Excerpt:
== Segment start ==

That same week that Sean was in the hospital, Gloria's father died unexpectedly of a major heart attack. I could not go to his funeral. 

Sean remained a bit weak for a few weeks, and he never did catch on to breastfeeding. I felt it as a personal failure back then. I continued pumping, and the machine-like quality of that action depressed me, even as I tried to congratulate myself for sticking with it. Finally when Sean was two months old and the kids and I were staying in my parents’ family room, a kidney infection hit me hard. I knew the pain in the back to the right – I’d had a bad one when I was pregnant with Justin.  But my parents were gone for a week, and getting my kids and myself to an emergency clinic, as worn out as I felt, sounded hard. I tried to just hold out a couple more days until they returned. Finally, one night, I couldn’t bear the pain any longer. I called one of my parents' friends. He called another friend, who watched my kids, while the first one drove me to the emergency room. They put me on medications and told me to throw out what I pumped for ten days. But I just stopped pumping at that point. 

Sometimes, when I remember all of that, I think instead about my parent’s friend Bill karate-ing the umpteen spider webs between their juniper bushes and their parked car as he walked through, and I laugh. Those spiders were such speedy spinners.

== Segment end ==

Collected material:
== Segment start ==

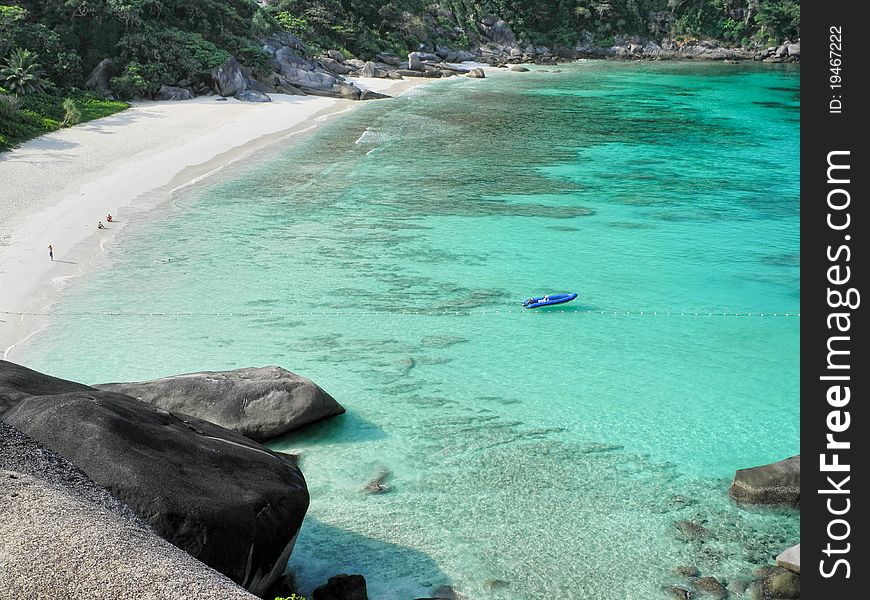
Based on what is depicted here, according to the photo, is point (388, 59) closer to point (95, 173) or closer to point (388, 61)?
point (388, 61)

== Segment end ==

Things to do:
**a.** Repeat the part of the story about Sean's early weeks that begins with the words "Sometimes, when I" and ends with "such speedy spinners.".
**b.** Carry on the story about Sean's early weeks from the point where it stops.
Nothing here depends on the listing.

Activity answers:
**a.**
Sometimes, when I remember all of that, I think instead about my parent’s friend Bill karate-ing the umpteen spider webs between their juniper bushes and their parked car as he walked through, and I laugh. Those spiders were such speedy spinners.

**b.**
And sometimes I think of Sean in his incubator with his fist clenched so tightly, fighting with what I imagined back then as a healthy, strong anger at all those clinical tubes and cords. That makes me smile and cry.

Today my cousin Johnny’s baby granddaughter had surgery on her shoulder. She was born with the bone there hunched and twisted. She is doing well tonight.  This will be a happy anniversary.

I tell myself sometimes that anniversaries are constructed anyway - products of our particular way of marking time - evoking emotions in ways I sometimes suspect.  Why attach so much symbolism to one day? But maybe there is in this a determination to hold on to the circularities of time - to seasons - days that come back, the same but not the same - a resistance to inhuman linear forwardness. In The Aesthetic Dimension, Marcuse writes that "there are only islands of good where one can find refuge for a brief time" (47). He says - about art - which surely can apply to life: "Actually it is not a question of the happy end; what is decisive is the work as a whole. It preserves the remembrance of things past" (48).